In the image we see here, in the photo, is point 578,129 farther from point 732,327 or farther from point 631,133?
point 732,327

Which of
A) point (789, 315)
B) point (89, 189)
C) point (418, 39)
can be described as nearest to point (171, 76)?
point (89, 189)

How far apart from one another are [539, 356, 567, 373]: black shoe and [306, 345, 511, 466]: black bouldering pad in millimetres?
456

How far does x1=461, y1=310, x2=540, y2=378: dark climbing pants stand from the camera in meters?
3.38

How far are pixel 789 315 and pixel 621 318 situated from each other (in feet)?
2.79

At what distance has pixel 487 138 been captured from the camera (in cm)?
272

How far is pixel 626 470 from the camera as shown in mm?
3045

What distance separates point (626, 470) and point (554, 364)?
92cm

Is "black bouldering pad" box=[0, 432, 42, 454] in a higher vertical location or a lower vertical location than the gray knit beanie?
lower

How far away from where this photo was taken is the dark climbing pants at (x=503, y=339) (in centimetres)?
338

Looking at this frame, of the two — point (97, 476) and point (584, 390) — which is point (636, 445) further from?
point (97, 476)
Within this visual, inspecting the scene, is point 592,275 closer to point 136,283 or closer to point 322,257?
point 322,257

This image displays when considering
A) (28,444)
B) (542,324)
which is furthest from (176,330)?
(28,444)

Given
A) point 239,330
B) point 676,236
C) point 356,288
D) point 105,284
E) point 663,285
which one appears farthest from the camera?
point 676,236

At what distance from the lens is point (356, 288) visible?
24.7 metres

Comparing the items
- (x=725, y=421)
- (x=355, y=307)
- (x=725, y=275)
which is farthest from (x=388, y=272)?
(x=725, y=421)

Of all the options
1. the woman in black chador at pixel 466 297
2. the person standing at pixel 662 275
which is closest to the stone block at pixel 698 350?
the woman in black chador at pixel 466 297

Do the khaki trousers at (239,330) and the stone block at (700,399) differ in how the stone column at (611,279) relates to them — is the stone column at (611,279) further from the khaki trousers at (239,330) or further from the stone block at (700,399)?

***

» Goal of the exercise: Set down all of the data above again, line for line and without a single change.

» In response:
In the image we see here, in the photo, is point 578,129 farther from point 732,327 or farther from point 631,133?
point 732,327

Which of
A) point (789, 315)
B) point (89, 189)
C) point (418, 39)
can be described as nearest to point (171, 76)?
point (89, 189)

How far apart from one another are [539, 356, 567, 373]: black shoe and [306, 345, 511, 466]: black bouldering pad in millimetres?
456

How far does x1=461, y1=310, x2=540, y2=378: dark climbing pants stand from the camera in meters?
3.38

How far are pixel 789 315 and pixel 621 318 situated from each other (in feet)?
2.79

At what distance has pixel 487 138 been captured from the camera (in cm)?
272

How far is pixel 626 470 from the camera as shown in mm?
3045

What distance separates point (626, 470) and point (554, 364)?
92cm

Is "black bouldering pad" box=[0, 432, 42, 454] in a higher vertical location or a lower vertical location than the gray knit beanie?
lower

How far away from where this photo was taken is the dark climbing pants at (x=503, y=339) (in centimetres)?
338

Looking at this frame, of the two — point (97, 476) and point (584, 390) — which is point (636, 445) further from?
point (97, 476)
Within this visual, inspecting the scene, is point 592,275 closer to point 136,283 or closer to point 322,257?
point 322,257

This image displays when considering
A) (28,444)
B) (542,324)
which is furthest from (176,330)?
(28,444)

Given
A) point 239,330
B) point 676,236
C) point 356,288
D) point 105,284
E) point 663,285
which one appears farthest from the camera?
point 676,236

At what distance from the lens is point (356, 288) visible?
24.7 metres

Comparing the items
- (x=725, y=421)
- (x=355, y=307)
- (x=725, y=275)
which is farthest from (x=388, y=272)?
(x=725, y=421)

Of all the options
1. the woman in black chador at pixel 466 297
2. the person standing at pixel 662 275
which is closest to the stone block at pixel 698 350?
the woman in black chador at pixel 466 297

Do the khaki trousers at (239,330) and the stone block at (700,399) differ in how the stone column at (611,279) relates to them — is the stone column at (611,279) further from the khaki trousers at (239,330) or further from the stone block at (700,399)?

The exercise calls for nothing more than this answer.